Oh, Hillary Clinton can cite her experience as secretary of state, you say? Hey, GOP, keep your wits about you and keep reminding the voters about “Benghazi.”

Urging the annihilation of not only terrorists, but also of their families, is inhumane and barbaric, you insist? Did we worry about things like that when we dropped the A-bombs on Hiroshima and Nagasaki? Did the British concern themselves about civilian deaths when they firebombed Dresden?

NO. IT’S CALLED “War.” It’s not humane; it’s not pretty. It’s “hell,” as General William Tecumseh Sherman once said.

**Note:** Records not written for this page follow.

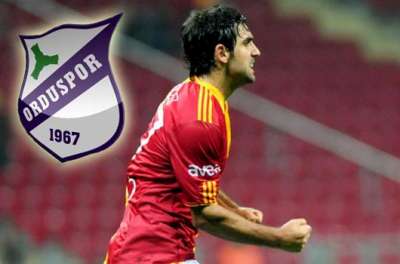 Culio Orduspor'da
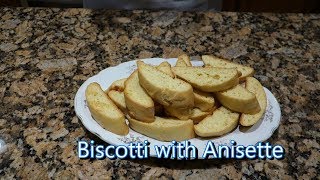 Italian Grandma Makes Biscotti With Anisette [upl. by Dyke248]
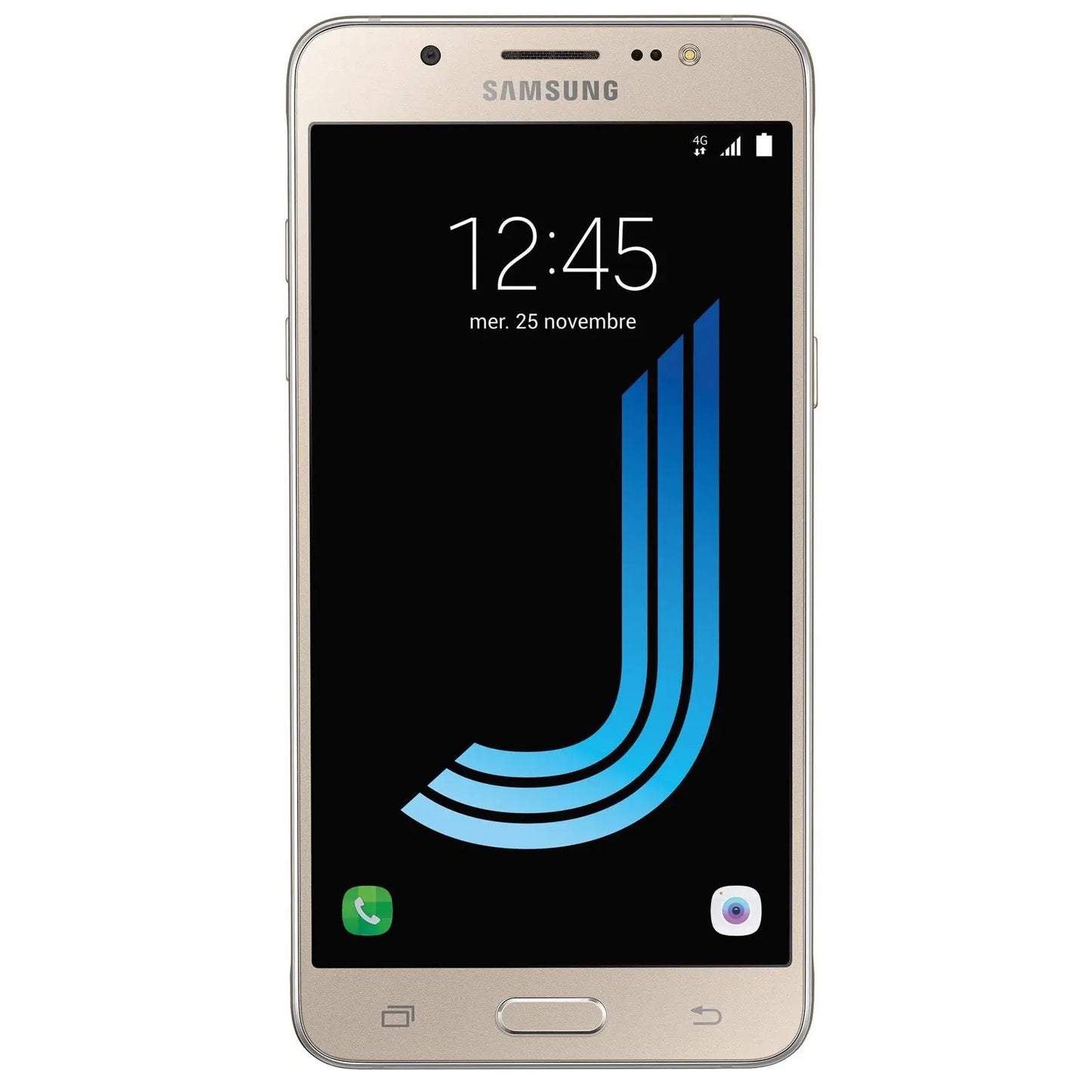 Samsung Galaxy J5 (2016) - 16 Go - Or Smartphone Samsung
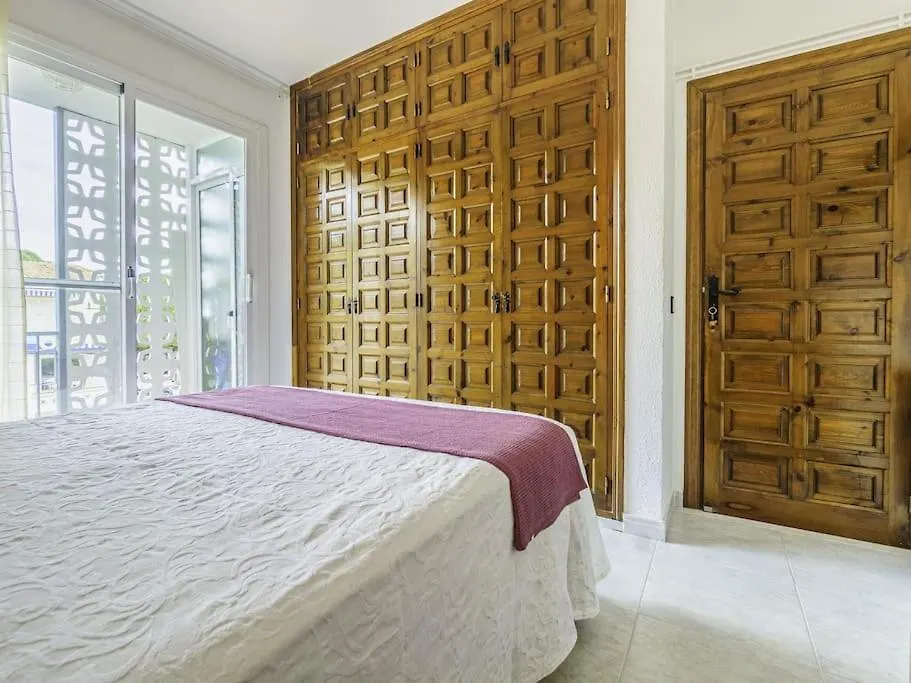 Apartmán Piso Ideal Para Dos Con Balcon Platja D'Aro Španělsko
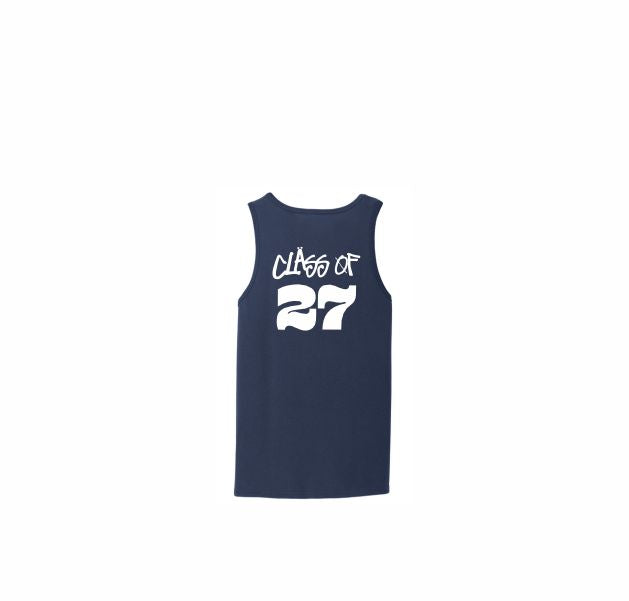 BVHS 2027 Port & Company Tank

But it brings results. It’s how we rid the world of Hitler, and Tojo. Desperate diseases require desperate remedies. “Measured” responses aimed at “containing” sub-human scum like the Muslim terrorists, are the kinds of things that Barack Obama advocates and utilizes.

That should be enough to disqualify them from being considered any kind of a solution.

So there it is, Republicans. It’s yours to win — if you don’t blow it.